Why the voice list is an OS fingerprint
Text-to-speech voices come from the platform, not the browser, so the set is tightly bound to the OS. Windows 11 exposes voices like Microsoft David, Microsoft Zira, and language-specific additions; macOS exposes Apple voices such as Samantha and Daniel with com.apple. voiceURIs; Android exposes Google voices. Each voice carries a name, lang, voiceURI, a localService boolean, and a default flag. The full list - which voices, in what order, with which languages - is a recognisable per-OS, often per-version signature.
This makes it a useful corroborating signal for platform claims and a relatively high-entropy one, because the exact voice set varies with OS version and installed language packs.

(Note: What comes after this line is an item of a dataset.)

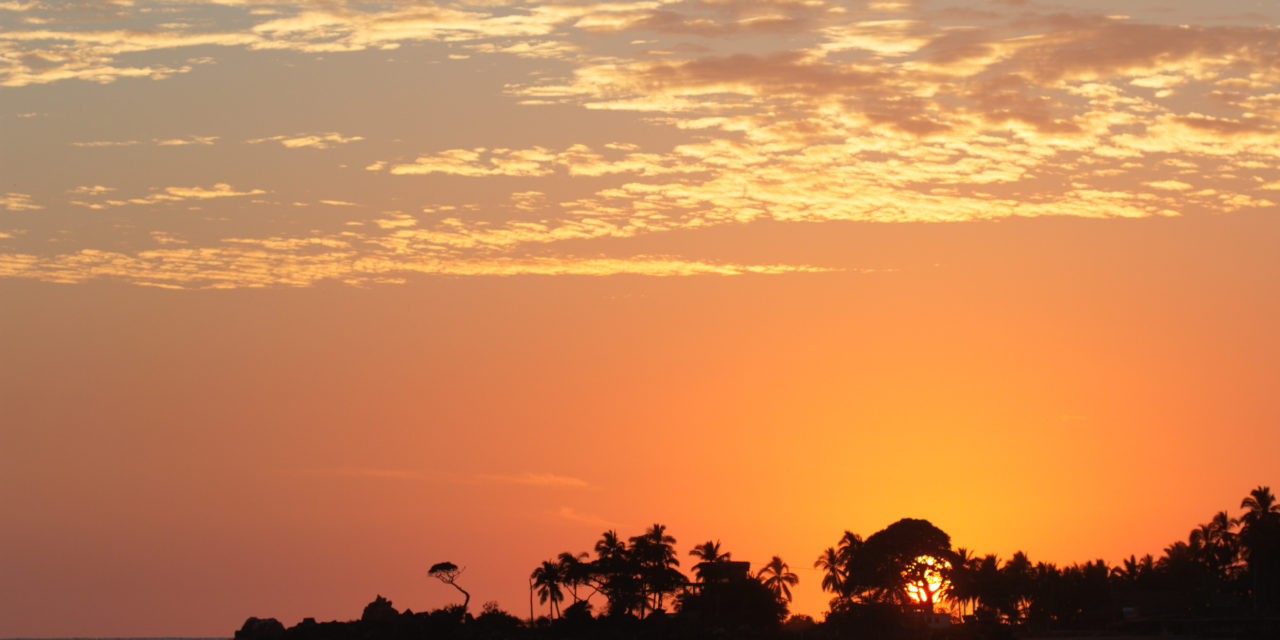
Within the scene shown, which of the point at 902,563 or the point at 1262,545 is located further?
the point at 902,563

The empty list and the coherence trap
Headless browsers on Linux servers usually have no speech engine installed, so getVoices() returns []. An empty voice list is unusual for a real desktop user and, more damning, it contradicts a Windows or macOS User-Agent that should ship a known voice set. So the probe does double duty: empty list suggests headless, and a mismatched list (macOS voices under a Windows UA, or vice versa) suggests platform spoofing.

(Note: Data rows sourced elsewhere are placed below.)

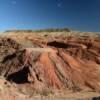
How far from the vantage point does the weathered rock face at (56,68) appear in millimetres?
24906

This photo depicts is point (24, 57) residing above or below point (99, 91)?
above

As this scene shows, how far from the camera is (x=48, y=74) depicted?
2541 cm

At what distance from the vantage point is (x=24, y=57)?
27.0 metres

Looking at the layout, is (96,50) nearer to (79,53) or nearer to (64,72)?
(79,53)

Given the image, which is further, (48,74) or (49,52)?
(49,52)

There is a well-known timing quirk: in Chrome the first synchronous getVoices() call frequently returns [] until the engine populates asynchronously and fires the voiceschanged event. Detection scripts account for this by waiting for the event, and a spoofing tool that returns a static list without the realistic asynchronous population can itself look off. The robust fix, as with fonts and audio, is to expose a coherent real voice list for the claimed OS rather than a generic or empty one.